This sounds like the attempts to make natural language programming, sort of? |
Kind of. I'm importing a long set of rules for a tabletop game and it would be impractical to implement
all of them manually.
So here's what I did:
First I grabbed all the inputs and filtered out some minor differences in phrasing that were easy to remove and could trip up the algorithm. I split each input into words and punctuation. This is partly to speed up the next step. I then applied a longest common subsequence algorithm to each pair of inputs. Using this I can easily calculate how similar both inputs are. All inputs that are closer to each other than a specific threshold, determined empirically, are grouped together and not compared to other inputs in subsequent loops (this is to speed up the process, since LCS is somewhat expensive and I'm doing it ~100M times).
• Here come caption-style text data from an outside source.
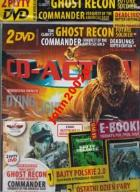 2/2015 CD ACTION.2 X DVD.GHOST RECON FUTURE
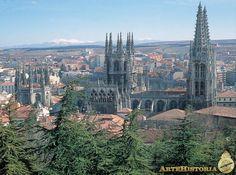 Catedral de Burgos. Vista aérea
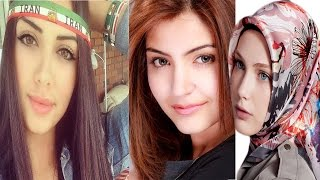 getlinkyoutube.com-Arab vs Indian vs Turkish vs Iranian Beauty 2015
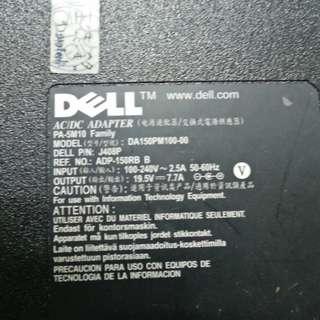 Original Dell 150W power charger for compatible laptops Model: DA150PM100-00 DELL P/N J408P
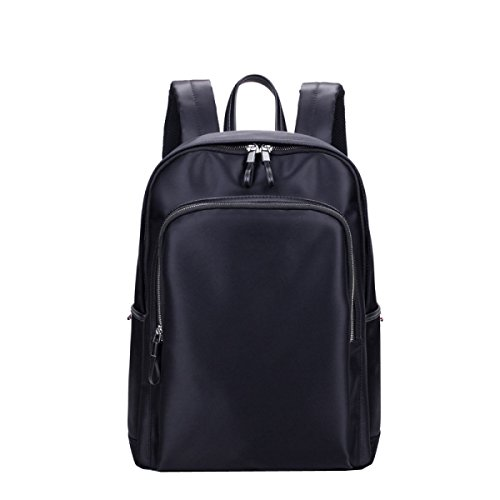 Men's Black Business Shoulder Travel Leisure Backpack Laidaye Multi purpose O6wqdax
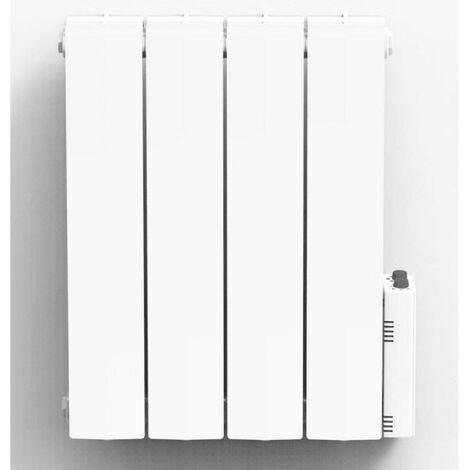 HEATZY 1000 watts Radiateur électrique a inertie fluide caloporteur - Programmable - Thermostat connecté bluetooth blanc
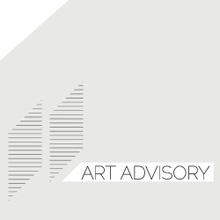ii-art-advisory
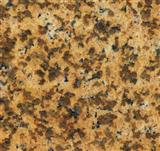 Vietnam Yellow Granite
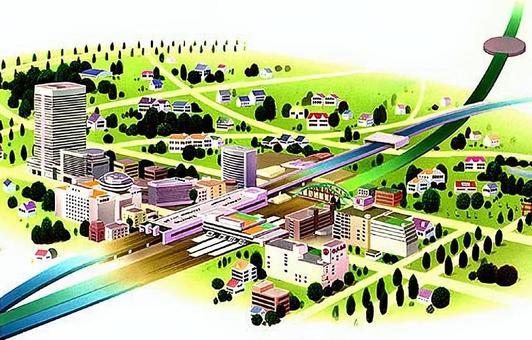 真實地圖當地城市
Using this algorithm under the first group I get merged
Flip a coin. If heads, the other player takes {1|2|3|4} extra damage.
plus some other similar strings:
Flip a coin. If heads, the other player takes {1|2|3|4} extra damage {and can't attack the next turn}.
Flip a coin. If heads, the other player takes {1|2|3|4} extra damage{, if tails you can't attack in your next turn}.
I managed to reduce the problem from ~16100 cases to ~1300 cases that can be handled automatically (some are probably too small to be worth handling this way) and ~1300 cases that must be handled specially. It's still a lot of work, but it's like an order of magnitude smaller.